Measurement of Pb and Cd in soil and water samples

To identify potential sources of exposure, top soil and water samples collected from 24 households of women with Cd levels ≥ 0.1 ng/g (0.01035 μg/dL) and 17 samples with Cd levels < 0.1 ng/g. We employed standard procedures where 3–5 samples were taken from a 1 square foot area from the street-side of participants’ homes. Soil testing used a modified soil index extraction with 1.0 M Optima grade hydrochloric acid by the NC State soil science laboratory to account for the solubility of Pb and Cd in soils, known to be pH dependent. Extraction procedure involved 10 g of ground (ceramic mortar and pestle) and sieved sample (1 mm stainless steel sieve) to which was added 30 mL of 1.0 M HCl in a 50 mL PVC disposable centrifuge tube with HDPE screw cap lid.
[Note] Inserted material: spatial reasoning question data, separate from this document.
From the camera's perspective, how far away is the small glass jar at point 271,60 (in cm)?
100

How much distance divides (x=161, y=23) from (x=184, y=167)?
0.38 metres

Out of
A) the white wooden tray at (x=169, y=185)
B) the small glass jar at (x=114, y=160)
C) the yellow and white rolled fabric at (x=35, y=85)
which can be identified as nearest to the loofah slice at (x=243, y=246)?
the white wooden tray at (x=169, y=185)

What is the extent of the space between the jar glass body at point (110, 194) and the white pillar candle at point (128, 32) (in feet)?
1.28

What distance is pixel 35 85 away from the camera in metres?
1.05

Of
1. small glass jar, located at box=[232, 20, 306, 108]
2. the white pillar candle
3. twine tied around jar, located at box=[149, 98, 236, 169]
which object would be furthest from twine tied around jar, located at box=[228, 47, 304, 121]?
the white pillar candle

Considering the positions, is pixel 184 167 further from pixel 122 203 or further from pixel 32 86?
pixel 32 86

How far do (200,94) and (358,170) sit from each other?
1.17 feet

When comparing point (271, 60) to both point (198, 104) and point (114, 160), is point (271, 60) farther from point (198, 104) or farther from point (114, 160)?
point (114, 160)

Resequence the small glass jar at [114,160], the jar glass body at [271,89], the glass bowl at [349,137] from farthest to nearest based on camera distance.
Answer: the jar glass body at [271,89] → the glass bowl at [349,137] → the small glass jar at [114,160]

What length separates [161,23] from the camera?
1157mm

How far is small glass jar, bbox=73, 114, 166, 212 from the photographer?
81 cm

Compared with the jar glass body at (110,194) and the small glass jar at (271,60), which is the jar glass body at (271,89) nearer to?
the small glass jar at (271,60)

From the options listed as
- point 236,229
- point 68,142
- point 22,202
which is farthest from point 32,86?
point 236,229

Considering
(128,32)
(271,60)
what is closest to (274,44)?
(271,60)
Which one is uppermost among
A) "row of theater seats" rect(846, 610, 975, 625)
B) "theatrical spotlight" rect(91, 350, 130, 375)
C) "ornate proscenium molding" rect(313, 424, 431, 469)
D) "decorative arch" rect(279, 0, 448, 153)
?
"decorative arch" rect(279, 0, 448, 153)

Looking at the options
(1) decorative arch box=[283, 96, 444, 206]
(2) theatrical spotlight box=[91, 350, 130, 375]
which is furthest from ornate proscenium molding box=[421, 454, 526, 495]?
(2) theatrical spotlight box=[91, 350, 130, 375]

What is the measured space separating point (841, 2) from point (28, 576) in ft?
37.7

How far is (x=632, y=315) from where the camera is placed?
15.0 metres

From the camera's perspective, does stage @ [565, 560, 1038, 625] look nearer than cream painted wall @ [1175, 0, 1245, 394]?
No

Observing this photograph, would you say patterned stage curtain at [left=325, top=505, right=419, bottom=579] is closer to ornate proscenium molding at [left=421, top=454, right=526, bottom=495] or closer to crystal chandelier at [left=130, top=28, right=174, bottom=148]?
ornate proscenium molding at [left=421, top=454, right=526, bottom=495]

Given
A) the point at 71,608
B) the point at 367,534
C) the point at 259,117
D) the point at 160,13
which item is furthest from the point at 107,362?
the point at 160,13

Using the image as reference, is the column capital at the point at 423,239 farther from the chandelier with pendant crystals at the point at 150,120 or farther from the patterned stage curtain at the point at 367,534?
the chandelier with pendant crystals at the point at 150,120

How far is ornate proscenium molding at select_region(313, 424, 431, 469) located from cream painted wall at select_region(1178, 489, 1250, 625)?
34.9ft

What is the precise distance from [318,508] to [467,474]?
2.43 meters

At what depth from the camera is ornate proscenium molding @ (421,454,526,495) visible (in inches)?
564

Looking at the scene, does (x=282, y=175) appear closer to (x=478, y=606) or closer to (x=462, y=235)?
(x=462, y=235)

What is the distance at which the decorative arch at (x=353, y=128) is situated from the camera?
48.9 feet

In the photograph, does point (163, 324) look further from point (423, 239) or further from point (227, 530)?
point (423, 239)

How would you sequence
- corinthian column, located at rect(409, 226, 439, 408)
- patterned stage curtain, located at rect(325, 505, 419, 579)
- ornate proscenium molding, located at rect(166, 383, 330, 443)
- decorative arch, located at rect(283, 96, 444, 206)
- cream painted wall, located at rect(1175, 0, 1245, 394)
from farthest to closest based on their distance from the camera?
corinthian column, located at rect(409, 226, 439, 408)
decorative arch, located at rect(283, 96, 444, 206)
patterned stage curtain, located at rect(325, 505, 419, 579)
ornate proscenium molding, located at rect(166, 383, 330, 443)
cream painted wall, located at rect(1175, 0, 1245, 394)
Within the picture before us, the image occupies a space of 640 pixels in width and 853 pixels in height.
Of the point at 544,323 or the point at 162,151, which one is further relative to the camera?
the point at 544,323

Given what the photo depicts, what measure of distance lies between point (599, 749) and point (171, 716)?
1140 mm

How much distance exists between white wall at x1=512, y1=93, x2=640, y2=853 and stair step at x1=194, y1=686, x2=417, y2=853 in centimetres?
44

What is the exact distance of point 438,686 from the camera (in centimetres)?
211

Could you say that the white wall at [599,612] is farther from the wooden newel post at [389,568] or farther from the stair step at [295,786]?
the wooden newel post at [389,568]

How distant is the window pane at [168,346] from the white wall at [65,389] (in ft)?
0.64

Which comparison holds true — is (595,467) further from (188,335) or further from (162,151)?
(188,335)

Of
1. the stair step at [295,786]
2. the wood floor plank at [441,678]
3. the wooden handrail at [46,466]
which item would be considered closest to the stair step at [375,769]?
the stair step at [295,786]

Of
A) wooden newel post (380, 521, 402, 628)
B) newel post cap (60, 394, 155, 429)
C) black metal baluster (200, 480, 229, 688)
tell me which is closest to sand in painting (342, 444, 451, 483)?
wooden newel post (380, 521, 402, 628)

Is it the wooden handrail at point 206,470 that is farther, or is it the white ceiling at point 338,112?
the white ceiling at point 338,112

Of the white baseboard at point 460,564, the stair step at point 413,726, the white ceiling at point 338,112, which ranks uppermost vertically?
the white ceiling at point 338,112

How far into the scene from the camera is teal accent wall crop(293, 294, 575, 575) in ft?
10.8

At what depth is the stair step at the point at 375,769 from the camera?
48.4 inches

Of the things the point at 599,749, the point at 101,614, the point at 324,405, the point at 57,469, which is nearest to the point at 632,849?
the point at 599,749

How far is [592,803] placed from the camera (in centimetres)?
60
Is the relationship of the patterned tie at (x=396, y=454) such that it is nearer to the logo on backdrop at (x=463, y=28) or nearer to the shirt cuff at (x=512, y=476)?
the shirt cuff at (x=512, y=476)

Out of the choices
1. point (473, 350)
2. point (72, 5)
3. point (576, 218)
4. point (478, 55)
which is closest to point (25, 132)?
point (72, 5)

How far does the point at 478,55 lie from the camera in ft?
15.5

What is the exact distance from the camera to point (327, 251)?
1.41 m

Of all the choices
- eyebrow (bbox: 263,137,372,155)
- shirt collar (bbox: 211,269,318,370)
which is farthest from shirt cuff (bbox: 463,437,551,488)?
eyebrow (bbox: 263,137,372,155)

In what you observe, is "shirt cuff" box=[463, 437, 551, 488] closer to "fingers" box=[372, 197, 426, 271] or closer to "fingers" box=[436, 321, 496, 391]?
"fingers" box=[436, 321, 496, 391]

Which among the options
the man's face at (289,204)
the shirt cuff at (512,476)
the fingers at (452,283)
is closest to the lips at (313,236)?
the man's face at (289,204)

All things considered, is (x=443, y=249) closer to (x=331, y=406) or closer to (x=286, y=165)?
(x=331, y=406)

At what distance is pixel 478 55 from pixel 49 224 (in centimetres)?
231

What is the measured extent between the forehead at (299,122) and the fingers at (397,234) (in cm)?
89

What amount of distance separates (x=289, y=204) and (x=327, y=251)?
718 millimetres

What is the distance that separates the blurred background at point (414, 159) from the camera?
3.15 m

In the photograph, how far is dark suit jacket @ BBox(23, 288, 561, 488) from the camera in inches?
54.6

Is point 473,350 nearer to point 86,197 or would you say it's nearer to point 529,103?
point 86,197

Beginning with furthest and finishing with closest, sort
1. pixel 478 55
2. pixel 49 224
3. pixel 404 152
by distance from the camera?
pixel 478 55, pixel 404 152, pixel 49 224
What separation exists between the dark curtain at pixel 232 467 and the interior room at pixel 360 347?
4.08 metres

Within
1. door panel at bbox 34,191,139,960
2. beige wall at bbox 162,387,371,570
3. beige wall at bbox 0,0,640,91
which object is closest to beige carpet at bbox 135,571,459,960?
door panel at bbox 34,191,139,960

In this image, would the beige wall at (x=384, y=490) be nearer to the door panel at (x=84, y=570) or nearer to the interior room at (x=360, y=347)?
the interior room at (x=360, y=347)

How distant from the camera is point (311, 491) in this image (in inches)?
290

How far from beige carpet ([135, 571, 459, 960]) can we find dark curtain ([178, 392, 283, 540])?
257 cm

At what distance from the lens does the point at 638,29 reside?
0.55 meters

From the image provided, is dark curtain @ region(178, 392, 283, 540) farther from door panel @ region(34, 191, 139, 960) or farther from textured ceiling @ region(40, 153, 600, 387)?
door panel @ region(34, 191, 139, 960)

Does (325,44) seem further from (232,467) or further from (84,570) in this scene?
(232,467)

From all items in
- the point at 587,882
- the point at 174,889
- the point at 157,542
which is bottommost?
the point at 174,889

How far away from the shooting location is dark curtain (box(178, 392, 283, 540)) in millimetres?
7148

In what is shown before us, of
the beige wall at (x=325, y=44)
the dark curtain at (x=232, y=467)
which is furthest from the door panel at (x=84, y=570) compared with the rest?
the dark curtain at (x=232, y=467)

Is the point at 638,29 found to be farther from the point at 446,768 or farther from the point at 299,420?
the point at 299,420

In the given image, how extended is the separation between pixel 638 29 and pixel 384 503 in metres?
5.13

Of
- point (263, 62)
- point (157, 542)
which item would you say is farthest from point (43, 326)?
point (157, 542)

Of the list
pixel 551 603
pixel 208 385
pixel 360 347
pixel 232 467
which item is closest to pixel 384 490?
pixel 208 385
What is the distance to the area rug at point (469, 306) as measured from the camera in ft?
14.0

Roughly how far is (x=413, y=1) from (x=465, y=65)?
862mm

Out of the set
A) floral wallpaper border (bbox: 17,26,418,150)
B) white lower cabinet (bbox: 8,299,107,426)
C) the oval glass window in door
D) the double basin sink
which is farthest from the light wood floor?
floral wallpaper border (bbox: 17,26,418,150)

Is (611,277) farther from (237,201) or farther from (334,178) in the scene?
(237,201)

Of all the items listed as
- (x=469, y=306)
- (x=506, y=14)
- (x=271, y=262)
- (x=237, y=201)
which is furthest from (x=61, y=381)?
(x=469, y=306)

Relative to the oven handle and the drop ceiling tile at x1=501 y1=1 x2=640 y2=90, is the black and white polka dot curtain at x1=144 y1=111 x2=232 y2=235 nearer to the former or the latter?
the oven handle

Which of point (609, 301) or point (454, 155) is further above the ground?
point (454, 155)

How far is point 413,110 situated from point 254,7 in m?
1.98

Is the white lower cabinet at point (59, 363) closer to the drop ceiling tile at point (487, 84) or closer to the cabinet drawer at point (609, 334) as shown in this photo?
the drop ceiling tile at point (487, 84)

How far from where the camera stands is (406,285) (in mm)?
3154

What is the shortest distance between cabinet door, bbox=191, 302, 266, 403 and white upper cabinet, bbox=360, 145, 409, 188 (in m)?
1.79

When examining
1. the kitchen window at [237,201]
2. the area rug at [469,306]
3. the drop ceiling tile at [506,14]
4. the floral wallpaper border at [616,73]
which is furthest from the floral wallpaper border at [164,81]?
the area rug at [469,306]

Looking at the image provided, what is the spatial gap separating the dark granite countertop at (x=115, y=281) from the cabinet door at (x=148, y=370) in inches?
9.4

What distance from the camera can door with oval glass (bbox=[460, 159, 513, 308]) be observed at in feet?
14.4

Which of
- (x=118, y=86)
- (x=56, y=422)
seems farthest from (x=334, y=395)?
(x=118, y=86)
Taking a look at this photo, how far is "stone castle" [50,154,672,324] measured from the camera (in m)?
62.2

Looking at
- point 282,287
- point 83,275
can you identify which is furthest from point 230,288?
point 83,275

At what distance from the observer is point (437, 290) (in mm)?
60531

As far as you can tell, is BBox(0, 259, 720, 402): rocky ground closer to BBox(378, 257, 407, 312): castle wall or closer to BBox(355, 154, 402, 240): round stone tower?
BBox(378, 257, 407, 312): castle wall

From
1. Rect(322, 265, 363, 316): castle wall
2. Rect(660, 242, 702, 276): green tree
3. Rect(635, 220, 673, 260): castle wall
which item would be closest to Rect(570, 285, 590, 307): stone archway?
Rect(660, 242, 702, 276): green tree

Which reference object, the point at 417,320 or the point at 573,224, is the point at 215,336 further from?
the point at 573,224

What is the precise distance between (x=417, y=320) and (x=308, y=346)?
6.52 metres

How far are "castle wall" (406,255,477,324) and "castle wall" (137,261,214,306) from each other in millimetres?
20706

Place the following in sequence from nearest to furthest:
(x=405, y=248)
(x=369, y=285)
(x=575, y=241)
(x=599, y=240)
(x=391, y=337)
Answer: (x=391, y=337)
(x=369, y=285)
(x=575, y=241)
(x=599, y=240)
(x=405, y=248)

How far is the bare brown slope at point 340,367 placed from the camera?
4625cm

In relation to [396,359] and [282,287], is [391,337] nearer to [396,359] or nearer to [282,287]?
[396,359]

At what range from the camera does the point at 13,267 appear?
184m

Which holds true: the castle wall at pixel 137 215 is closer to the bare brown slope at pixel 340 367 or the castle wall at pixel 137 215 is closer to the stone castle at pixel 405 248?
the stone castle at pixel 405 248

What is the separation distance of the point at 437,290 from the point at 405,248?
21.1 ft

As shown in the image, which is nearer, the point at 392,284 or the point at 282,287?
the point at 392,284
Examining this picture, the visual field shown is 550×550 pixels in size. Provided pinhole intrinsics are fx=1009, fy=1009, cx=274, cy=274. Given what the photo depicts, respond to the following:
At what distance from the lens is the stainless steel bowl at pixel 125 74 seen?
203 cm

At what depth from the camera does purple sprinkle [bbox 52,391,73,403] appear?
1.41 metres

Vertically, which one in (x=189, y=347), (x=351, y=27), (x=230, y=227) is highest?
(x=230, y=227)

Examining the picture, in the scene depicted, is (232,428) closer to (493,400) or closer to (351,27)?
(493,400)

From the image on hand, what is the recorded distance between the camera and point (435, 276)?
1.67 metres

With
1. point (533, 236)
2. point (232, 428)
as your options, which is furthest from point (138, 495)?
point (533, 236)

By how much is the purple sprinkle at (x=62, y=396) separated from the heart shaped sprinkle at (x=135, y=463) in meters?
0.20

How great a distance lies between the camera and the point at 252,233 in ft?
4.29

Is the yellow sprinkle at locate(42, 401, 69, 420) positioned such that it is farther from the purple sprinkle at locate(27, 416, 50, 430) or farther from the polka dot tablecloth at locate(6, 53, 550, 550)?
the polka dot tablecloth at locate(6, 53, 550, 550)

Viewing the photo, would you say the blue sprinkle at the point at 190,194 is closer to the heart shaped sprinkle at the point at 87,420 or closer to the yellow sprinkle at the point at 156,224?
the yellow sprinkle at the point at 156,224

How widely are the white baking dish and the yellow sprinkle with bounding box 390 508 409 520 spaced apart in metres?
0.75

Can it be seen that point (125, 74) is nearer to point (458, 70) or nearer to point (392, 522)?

The sealed centrifuge tube was inverted several times to fully wet the sample aliquot, and then sets of tubes were placed on a reciprocating shaker for a total of 1 h. The tubes were removed from the shaker and inverted several times to promote total contact of the sample aliquot with the extracting solution every 15 min, then allowed to stand for 10 min to settle larger particles, then centrifuged at 3000 rpms (International Model K centrifuge) for 30 min. The cleared supernatant was decanted and filtered through Whatman 42 filter paper to remove floating debris and remaining fine particulates disturbed during the decanting step. The filtered extract was captured in a clean PVC centrifuge tube with HDPE screw cap lid. Blanks were carried through the extraction procedure and the final filtration step.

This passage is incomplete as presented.